(Dataset entries)
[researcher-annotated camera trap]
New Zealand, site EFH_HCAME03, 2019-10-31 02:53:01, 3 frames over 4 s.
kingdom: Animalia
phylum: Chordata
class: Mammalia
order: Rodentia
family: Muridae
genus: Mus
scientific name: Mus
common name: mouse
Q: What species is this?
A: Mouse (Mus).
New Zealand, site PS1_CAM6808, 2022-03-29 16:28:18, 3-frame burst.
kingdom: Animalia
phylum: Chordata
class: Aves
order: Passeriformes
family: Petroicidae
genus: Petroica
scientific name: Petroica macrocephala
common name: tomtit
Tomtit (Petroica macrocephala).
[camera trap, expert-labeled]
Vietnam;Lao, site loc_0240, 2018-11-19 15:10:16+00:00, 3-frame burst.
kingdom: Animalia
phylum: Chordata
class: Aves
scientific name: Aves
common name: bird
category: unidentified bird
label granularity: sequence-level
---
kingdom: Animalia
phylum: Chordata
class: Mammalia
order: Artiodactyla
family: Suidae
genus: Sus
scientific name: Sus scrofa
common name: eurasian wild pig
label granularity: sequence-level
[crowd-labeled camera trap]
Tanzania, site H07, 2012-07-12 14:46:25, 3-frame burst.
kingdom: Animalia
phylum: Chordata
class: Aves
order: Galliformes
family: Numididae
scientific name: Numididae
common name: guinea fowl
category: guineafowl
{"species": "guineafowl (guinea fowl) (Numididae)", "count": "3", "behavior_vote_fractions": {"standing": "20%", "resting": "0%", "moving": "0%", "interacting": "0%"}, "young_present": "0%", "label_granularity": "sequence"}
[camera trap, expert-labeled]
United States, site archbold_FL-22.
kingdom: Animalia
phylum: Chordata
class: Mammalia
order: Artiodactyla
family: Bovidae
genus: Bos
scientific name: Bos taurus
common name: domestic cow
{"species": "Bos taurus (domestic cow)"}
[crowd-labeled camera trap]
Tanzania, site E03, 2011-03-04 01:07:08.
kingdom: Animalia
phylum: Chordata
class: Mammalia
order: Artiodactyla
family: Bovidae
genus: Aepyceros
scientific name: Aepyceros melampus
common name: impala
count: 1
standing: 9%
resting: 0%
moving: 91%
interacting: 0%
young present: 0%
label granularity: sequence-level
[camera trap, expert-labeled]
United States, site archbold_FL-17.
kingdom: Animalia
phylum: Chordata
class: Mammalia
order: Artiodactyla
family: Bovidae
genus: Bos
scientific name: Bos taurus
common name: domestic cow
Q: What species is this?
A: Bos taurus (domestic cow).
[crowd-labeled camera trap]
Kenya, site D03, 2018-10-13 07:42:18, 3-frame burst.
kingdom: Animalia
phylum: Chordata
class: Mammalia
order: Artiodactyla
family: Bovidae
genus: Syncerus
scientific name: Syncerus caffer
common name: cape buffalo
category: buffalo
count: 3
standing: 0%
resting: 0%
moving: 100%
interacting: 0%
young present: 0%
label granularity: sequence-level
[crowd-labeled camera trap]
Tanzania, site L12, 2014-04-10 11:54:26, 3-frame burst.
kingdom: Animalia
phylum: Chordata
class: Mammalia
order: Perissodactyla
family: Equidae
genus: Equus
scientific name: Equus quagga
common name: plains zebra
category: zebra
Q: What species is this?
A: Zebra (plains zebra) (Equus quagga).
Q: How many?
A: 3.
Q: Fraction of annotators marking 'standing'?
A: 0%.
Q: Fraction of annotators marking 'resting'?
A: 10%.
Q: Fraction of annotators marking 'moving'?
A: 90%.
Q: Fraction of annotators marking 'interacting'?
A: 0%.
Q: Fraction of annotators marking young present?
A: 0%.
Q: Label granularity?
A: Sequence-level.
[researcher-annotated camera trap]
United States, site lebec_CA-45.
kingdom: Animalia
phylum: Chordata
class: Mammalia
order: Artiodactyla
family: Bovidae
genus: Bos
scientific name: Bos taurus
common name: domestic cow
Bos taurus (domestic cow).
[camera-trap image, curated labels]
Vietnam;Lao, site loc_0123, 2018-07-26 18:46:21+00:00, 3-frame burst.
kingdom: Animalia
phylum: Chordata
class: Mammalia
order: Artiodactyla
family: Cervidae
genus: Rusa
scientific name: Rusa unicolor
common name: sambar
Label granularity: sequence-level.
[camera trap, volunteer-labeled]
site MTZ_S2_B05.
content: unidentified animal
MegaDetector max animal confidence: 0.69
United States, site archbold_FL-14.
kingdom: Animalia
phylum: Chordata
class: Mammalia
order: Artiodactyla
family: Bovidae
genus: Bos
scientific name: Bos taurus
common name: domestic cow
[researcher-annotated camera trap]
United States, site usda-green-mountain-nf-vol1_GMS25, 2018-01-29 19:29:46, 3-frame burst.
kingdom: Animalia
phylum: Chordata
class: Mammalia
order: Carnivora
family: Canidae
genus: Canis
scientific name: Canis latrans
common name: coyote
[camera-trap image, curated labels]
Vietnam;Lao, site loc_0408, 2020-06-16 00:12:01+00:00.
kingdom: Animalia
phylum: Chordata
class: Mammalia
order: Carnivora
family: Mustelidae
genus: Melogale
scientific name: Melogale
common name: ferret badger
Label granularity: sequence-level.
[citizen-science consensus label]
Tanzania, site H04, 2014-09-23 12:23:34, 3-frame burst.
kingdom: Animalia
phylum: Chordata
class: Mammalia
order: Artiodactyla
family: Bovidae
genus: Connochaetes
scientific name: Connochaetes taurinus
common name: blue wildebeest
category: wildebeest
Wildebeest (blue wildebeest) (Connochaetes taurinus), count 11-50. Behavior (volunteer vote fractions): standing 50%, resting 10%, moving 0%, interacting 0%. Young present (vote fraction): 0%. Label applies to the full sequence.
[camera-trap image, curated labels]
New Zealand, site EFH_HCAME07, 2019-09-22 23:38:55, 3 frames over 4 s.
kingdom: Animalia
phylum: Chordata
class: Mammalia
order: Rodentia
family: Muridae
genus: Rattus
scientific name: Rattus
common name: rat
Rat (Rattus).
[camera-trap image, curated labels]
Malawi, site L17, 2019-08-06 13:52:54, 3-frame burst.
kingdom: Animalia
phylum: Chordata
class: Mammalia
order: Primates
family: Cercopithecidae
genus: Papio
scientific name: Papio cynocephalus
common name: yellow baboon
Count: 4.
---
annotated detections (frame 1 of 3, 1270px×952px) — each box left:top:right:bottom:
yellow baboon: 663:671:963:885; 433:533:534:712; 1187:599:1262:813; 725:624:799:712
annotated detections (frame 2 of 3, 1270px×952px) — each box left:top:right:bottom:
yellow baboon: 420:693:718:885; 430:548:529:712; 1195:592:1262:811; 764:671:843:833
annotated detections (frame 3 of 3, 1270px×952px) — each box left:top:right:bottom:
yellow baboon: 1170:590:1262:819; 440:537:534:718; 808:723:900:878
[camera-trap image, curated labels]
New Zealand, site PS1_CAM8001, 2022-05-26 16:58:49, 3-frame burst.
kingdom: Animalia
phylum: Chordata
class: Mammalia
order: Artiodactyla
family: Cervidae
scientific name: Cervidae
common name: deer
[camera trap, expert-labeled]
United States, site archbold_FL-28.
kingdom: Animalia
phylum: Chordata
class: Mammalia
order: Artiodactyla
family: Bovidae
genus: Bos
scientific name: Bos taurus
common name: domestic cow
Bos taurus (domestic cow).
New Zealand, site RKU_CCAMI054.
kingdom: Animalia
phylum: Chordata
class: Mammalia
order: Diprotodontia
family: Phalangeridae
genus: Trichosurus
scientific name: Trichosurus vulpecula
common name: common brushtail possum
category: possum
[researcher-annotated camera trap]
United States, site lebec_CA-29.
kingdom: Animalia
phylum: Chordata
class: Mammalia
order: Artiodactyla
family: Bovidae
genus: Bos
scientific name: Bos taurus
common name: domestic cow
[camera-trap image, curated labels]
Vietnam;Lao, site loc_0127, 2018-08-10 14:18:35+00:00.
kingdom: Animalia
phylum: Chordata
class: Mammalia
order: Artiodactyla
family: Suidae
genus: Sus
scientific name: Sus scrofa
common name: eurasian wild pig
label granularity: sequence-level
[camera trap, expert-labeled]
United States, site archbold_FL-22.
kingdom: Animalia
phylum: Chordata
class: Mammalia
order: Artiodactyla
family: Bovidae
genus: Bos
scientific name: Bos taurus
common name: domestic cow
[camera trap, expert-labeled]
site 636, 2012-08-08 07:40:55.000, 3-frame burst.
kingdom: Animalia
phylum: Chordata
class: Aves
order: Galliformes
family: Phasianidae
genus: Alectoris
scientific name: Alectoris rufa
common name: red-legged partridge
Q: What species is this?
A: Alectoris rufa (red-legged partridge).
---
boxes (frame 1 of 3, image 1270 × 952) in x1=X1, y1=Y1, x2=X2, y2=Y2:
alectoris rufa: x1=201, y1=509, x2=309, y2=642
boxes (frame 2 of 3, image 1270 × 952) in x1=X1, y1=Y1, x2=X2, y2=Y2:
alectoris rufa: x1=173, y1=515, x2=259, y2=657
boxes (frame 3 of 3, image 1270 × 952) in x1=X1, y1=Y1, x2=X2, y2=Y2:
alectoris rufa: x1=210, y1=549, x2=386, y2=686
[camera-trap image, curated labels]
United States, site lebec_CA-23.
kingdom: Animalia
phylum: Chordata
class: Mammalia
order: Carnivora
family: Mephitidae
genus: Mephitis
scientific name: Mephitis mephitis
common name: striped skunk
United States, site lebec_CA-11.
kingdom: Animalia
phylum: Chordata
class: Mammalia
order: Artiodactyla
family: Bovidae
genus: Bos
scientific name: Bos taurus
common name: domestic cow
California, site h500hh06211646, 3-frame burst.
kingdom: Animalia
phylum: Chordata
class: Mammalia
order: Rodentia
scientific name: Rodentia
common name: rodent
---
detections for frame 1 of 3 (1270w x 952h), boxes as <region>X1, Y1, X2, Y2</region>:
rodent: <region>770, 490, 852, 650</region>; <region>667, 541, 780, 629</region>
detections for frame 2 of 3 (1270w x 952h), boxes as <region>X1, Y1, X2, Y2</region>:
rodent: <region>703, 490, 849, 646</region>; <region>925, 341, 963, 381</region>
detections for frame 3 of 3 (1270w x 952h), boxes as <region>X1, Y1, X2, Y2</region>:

WHAT IS EXPECTED
Across the records above, count the lines holding "Tanzania" and write down only that count.

ANSWER TO THIS EXERCISE
4